■ **TEXT TO READ**:
Image © Lin Jinging/Auraola LLC 2024

Projection Booth

do you have a hack for my wounds?


Projection Booth / the mind reels

Cans of memory-clips lie all over the brain. As stock memory reels arrive in personal projection booths — we project what happens next, we act and shoot the story of our personal and collective lives

Brain time is relative in our personal cosmos. That older memory may screen first, shaping the sequence. Loaded with imperfect perceptions, cellular celluloid may scratch —  like old Kodak — and melt midway through the feature. The light scatters

What then shines through? What filters in? After a life watching comedies, tragedies, news clips, home movies, and the world stage — we view the same script differently. We picture a new scene, a new mind-set

Harnessing the brain’s relativity — its plastic capacity to change —  to break a habit, pick a path, seek solace,  write a new story –– is a red shift for the mind. Whether through practice, immersion or electro-magnetic mediation –– as the mind’s light bends, it may mend

what was once a whisper / is a broadcast now

each person is a platform / for ears close enough to bite –– Andrei Codrescu

Projection Booth is an exhibit that animates and explores the nature of projection within the mind, not merely in psychological terms, but also as it relates to aspects of neuroscience, healing and tantalizing postulates of how consciousness may emerge within the brain

Our series of video projections, spoken words and effects represent our vision and interpretation of how the mind changes over time (neuroplasticity). We’re interested in how harnessing that ability to change may heal and reveal proposed neural correlates of consciousness. As memory reels screen in our personal projection booth, we ‘project what happens next’ — this projection directs our actions. Through dynamic immersive light, we invite visitors to contemplate not only why and how we think and act the way we do, but how our thought patterns change over time. We aim to start a conversation about how the ability to ‘change our minds’ heals and helps reveal truths how and where consciousness lies

we are deeply grateful to Hugh Rogovy, Lulu Parent and Asher Rogovy of the Rogovy Foundation for their generous support of Projection Booth


Lin Jingjing is an internationally recognized installation performance video conceptual artist whose work is frequently on display in New York and Hong Kong. In April 2024, Jinging was cited as one of the top 10 artist participating in Art Basel Hong Kong. Her work is included in eleven museum collections and has been featured in over a dozen solo exhibitions, as well as more than twice that number of group shows. Profiled in the Tate and highly regarded, Jingjing describes herself as a multimedia conceptual artist who frequently employs experimental narrative techniques to present a possible future infused with absurd imaginings and humor. How perfect for us!

■ **EXTRACTED MATERIAL**:
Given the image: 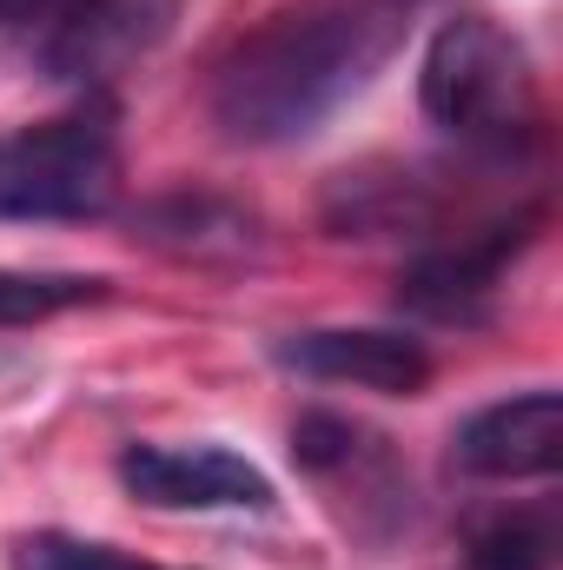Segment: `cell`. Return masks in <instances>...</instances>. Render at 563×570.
Returning <instances> with one entry per match:
<instances>
[{
	"label": "cell",
	"instance_id": "1",
	"mask_svg": "<svg viewBox=\"0 0 563 570\" xmlns=\"http://www.w3.org/2000/svg\"><path fill=\"white\" fill-rule=\"evenodd\" d=\"M412 0H298L213 73V120L239 146H292L358 100L405 47Z\"/></svg>",
	"mask_w": 563,
	"mask_h": 570
},
{
	"label": "cell",
	"instance_id": "2",
	"mask_svg": "<svg viewBox=\"0 0 563 570\" xmlns=\"http://www.w3.org/2000/svg\"><path fill=\"white\" fill-rule=\"evenodd\" d=\"M418 107L437 134H451L477 159H517L544 134L531 47L484 13L437 20L418 60Z\"/></svg>",
	"mask_w": 563,
	"mask_h": 570
},
{
	"label": "cell",
	"instance_id": "3",
	"mask_svg": "<svg viewBox=\"0 0 563 570\" xmlns=\"http://www.w3.org/2000/svg\"><path fill=\"white\" fill-rule=\"evenodd\" d=\"M120 199V114L87 94L73 114L0 134V219H100Z\"/></svg>",
	"mask_w": 563,
	"mask_h": 570
},
{
	"label": "cell",
	"instance_id": "4",
	"mask_svg": "<svg viewBox=\"0 0 563 570\" xmlns=\"http://www.w3.org/2000/svg\"><path fill=\"white\" fill-rule=\"evenodd\" d=\"M172 20H179V0H67L47 20L40 67L47 80L100 94L113 73H127L172 33Z\"/></svg>",
	"mask_w": 563,
	"mask_h": 570
},
{
	"label": "cell",
	"instance_id": "5",
	"mask_svg": "<svg viewBox=\"0 0 563 570\" xmlns=\"http://www.w3.org/2000/svg\"><path fill=\"white\" fill-rule=\"evenodd\" d=\"M531 239H537V213H511V219H491V226L464 233L457 246H424L398 273V305L418 312V318H437V325H471V318L491 312L511 259Z\"/></svg>",
	"mask_w": 563,
	"mask_h": 570
},
{
	"label": "cell",
	"instance_id": "6",
	"mask_svg": "<svg viewBox=\"0 0 563 570\" xmlns=\"http://www.w3.org/2000/svg\"><path fill=\"white\" fill-rule=\"evenodd\" d=\"M120 484L152 511H266L273 478L226 444H127Z\"/></svg>",
	"mask_w": 563,
	"mask_h": 570
},
{
	"label": "cell",
	"instance_id": "7",
	"mask_svg": "<svg viewBox=\"0 0 563 570\" xmlns=\"http://www.w3.org/2000/svg\"><path fill=\"white\" fill-rule=\"evenodd\" d=\"M279 365L325 379V385H358V392H385V399H412L431 379V352L412 332L392 325H318V332H292L279 338Z\"/></svg>",
	"mask_w": 563,
	"mask_h": 570
},
{
	"label": "cell",
	"instance_id": "8",
	"mask_svg": "<svg viewBox=\"0 0 563 570\" xmlns=\"http://www.w3.org/2000/svg\"><path fill=\"white\" fill-rule=\"evenodd\" d=\"M457 471L471 478H557L563 464V399L551 385L497 399L484 412H471L451 438Z\"/></svg>",
	"mask_w": 563,
	"mask_h": 570
},
{
	"label": "cell",
	"instance_id": "9",
	"mask_svg": "<svg viewBox=\"0 0 563 570\" xmlns=\"http://www.w3.org/2000/svg\"><path fill=\"white\" fill-rule=\"evenodd\" d=\"M100 292H107V279H87V273H7L0 266V332L40 325V318L73 312V305H93Z\"/></svg>",
	"mask_w": 563,
	"mask_h": 570
},
{
	"label": "cell",
	"instance_id": "10",
	"mask_svg": "<svg viewBox=\"0 0 563 570\" xmlns=\"http://www.w3.org/2000/svg\"><path fill=\"white\" fill-rule=\"evenodd\" d=\"M551 558H557V518L551 511L497 518L471 544V570H551Z\"/></svg>",
	"mask_w": 563,
	"mask_h": 570
},
{
	"label": "cell",
	"instance_id": "11",
	"mask_svg": "<svg viewBox=\"0 0 563 570\" xmlns=\"http://www.w3.org/2000/svg\"><path fill=\"white\" fill-rule=\"evenodd\" d=\"M13 570H166V564H146L120 544H93V538H67V531H33L13 544Z\"/></svg>",
	"mask_w": 563,
	"mask_h": 570
},
{
	"label": "cell",
	"instance_id": "12",
	"mask_svg": "<svg viewBox=\"0 0 563 570\" xmlns=\"http://www.w3.org/2000/svg\"><path fill=\"white\" fill-rule=\"evenodd\" d=\"M352 451H358V431L345 419H332V412H312V419L292 425V458L305 471H338V464H352Z\"/></svg>",
	"mask_w": 563,
	"mask_h": 570
},
{
	"label": "cell",
	"instance_id": "13",
	"mask_svg": "<svg viewBox=\"0 0 563 570\" xmlns=\"http://www.w3.org/2000/svg\"><path fill=\"white\" fill-rule=\"evenodd\" d=\"M67 0H0V27H33V20H53Z\"/></svg>",
	"mask_w": 563,
	"mask_h": 570
}]
</instances>
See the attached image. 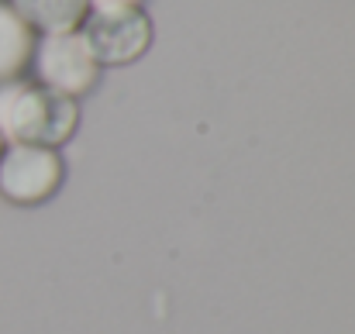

■ **DIRECTIVES**:
- 1) Which kinds of viewing does the Projection Booth page list as the things a person spends a life watching? List all of them.
- 2) Repeat the passage of the Projection Booth page starting with "Lin Jingjing is" and going on through "perfect for us!".

■ **SOLUTIONS TO THE PROBLEMS**:
- 1) comedies, tragedies, news clips, home movies, the world stage

- 2)
Lin Jingjing is an internationally recognized installation performance video conceptual artist whose work is frequently on display in New York and Hong Kong. In April 2024, Jinging was cited as one of the top 10 artist participating in Art Basel Hong Kong. Her work is included in eleven museum collections and has been featured in over a dozen solo exhibitions, as well as more than twice that number of group shows. Profiled in the Tate and highly regarded, Jingjing describes herself as a multimedia conceptual artist who frequently employs experimental narrative techniques to present a possible future infused with absurd imaginings and humor. How perfect for us!